PASSAGE:
=== Section Start ===

I miss records. I’m not talking about CD’s or downloading songs from iTunes. I mean phonograph records. You know, the round vinyl things with the hole in the middle.

Okay, I know that there are 44 billion songs available on the internet just waiting for me to push a button and they are mine, but I really miss records. I miss them because they require an effort to protect and to play, not to mention the fact that they sound superior to digital recordings. I get a warm, comforting feeling from hearing vinyl records, just like I do from eating country fried steak and gravy.

I also miss record stores. Where did they go? I crave the inconvenience of driving to the record store and parking my car and walking into a shop full of 33-1/3 rpm albums and with rows and rows of 45 rpm records. Those are the ones with the big hole in the middle. I used to get a rush just walking into the store and smelling incense and vinyl blended together forming an intoxicating mixture. I now have carpal tunnel syndrome from flipping through those gorgeous records in my youth. They would be arranged by artist, and I could riffle through a table of 45’s from Paul Anka to ZZ Top in three minutes and know immediately which ones I must buy. I was addicted from age 6 to age 60. Then it all went away. Did I say I miss records?

=== Section End ===

WHAT THE EXERCISE ASKS:
Quote the part of the passage that opens with the words containing "I miss records." and closes with "steak and gravy.". The records after this point are separate material and unrelated to the passage.

DATA RECORDS:
=== Section Start ===

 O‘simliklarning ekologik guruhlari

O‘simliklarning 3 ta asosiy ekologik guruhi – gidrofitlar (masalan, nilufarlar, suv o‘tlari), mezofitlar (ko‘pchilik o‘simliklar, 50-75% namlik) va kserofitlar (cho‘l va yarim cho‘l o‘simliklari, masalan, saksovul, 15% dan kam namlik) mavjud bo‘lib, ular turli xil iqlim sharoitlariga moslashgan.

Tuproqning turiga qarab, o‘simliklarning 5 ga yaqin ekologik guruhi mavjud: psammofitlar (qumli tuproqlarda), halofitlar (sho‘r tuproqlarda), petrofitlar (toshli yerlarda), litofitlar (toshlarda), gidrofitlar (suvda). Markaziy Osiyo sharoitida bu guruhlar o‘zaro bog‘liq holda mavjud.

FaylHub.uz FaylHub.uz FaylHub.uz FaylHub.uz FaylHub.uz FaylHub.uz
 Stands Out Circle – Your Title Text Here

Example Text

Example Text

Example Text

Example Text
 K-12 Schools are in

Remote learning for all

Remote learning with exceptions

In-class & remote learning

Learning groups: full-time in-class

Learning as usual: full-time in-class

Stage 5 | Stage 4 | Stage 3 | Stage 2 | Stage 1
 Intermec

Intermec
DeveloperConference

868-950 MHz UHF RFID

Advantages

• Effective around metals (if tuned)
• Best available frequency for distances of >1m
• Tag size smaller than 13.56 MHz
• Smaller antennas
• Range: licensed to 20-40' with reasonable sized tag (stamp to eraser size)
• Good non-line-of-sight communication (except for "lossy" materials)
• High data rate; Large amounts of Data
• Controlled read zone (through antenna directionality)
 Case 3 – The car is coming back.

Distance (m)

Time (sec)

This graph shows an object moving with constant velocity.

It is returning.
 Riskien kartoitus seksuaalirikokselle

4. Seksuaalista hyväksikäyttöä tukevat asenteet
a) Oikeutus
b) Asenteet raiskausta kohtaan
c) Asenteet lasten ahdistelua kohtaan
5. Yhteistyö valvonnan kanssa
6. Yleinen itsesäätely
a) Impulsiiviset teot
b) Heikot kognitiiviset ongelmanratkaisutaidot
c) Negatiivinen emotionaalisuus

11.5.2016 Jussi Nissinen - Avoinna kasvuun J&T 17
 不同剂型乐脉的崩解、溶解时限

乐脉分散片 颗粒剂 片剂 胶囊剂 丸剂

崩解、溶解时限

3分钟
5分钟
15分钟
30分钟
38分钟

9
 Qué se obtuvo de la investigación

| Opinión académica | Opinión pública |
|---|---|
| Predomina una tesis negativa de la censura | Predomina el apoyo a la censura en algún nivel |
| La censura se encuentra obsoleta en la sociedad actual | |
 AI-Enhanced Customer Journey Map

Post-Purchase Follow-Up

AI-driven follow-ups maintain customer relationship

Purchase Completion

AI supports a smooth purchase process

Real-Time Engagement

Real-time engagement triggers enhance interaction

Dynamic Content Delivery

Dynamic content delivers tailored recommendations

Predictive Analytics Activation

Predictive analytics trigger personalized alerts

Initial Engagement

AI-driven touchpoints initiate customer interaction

=== Section End ===

OUTPUT:
I miss records. I’m not talking about CD’s or downloading songs from iTunes. I mean phonograph records. You know, the round vinyl things with the hole in the middle.

Okay, I know that there are 44 billion songs available on the internet just waiting for me to push a button and they are mine, but I really miss records. I miss them because they require an effort to protect and to play, not to mention the fact that they sound superior to digital recordings. I get a warm, comforting feeling from hearing vinyl records, just like I do from eating country fried steak and gravy.